Devoted to hardware, software, IT issues, and information technology management

Two weeks ago I posted Threat Thursday: The Enemy Within and discussed an incident where a disgruntled employee had deleted files from their employer's server with an estimated worth of $2.5 million.  One of the more disturbing aspects of the story is that the employee appeared to have unrestricted access to the data and it got me thinking about the security controls that should be in place to guard not only against this type of incident, but also the privileges that are essential to protecting your environment from internal, as well as, external threats.

I came across a very good article on InfoWorld's Security Adviser column called; Computer security: Why have least privilege?, by Roger A. Grimes.  He wrote that computer security is analogous to securing a castle from attack:

"...suppose you have a castle with four entry points over the surrounding moat.  When you have that many entry points, you have to provide equal protection (from soldiers, hot tar, flaming arrows, and more) to all four of them; otherwise, the attacker will learn the weakest point and attack it first.  By reducing the number of entry points, the defensive force can spend less money overall and better protect what remains."

A key component of reducing the surface area on a computer system to attack is through the privileges that are granted to the users of that system.  Mr. Grimes listed four reasons why least privilege should be an IT security best practice and I've paraphrased them here:

1. Can prevent 90 percent or more of today's malware.  Malware writers may easily code around least privilege when they need to, but it does significantly cut down on software that can cause harm today.
2. Makes it harder for malware to modify key system components.  While malware may be able to still do harm -- much harm -- with user-mode programming alone, not being able to semi-permanently modify the operating system does provide protection you would not have otherwise.
3. If end-users don't have administrative access to their machines, you can prevent them from installing unapproved software.  Since the vast majority of today's malware relies upon the end-user installing or clicking on something they shouldn't, as well as having admin or root access, not having it will prevent attacks.
4. This allows defenders to concentrate their efforts on better protecting fewer ingress points.

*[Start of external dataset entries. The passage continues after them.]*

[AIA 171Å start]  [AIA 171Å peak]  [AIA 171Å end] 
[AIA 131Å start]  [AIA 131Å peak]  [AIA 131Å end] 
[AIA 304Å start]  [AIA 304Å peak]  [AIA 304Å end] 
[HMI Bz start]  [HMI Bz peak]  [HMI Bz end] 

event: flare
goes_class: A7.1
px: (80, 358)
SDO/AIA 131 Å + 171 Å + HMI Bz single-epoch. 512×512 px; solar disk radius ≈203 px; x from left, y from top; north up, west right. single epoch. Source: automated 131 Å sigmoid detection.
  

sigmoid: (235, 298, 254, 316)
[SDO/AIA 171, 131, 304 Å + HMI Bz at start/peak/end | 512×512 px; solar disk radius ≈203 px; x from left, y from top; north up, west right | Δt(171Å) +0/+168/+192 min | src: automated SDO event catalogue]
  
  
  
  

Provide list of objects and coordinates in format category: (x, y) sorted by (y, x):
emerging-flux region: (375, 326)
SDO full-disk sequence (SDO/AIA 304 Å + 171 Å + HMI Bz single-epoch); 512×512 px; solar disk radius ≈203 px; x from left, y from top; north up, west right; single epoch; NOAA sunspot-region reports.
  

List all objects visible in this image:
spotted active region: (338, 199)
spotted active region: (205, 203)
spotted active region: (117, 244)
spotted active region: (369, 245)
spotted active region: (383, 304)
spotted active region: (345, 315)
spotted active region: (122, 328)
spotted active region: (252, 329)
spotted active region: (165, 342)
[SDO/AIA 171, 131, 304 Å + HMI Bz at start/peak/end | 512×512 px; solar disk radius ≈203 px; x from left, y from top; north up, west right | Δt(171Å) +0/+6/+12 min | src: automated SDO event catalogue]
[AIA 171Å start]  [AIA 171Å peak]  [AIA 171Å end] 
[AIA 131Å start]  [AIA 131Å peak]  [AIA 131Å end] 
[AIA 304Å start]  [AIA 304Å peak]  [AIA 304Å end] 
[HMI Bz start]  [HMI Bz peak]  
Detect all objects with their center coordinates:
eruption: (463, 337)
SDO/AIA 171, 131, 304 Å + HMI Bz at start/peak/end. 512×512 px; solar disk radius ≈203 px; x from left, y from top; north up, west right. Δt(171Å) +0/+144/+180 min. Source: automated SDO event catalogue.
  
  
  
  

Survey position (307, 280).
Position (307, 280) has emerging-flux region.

While most of this may be commonsense; it makes a nice list to present to management or the end-users the next time someone complains that their assigned privileges are too restrictive.  If personnel can still do their work and only require occasional assistance from the help desk when installing approved hardware and software; I'm willing to keep least privilege.  How do your users and more importantly management feel about least privilege?  Do they chafe at these security controls?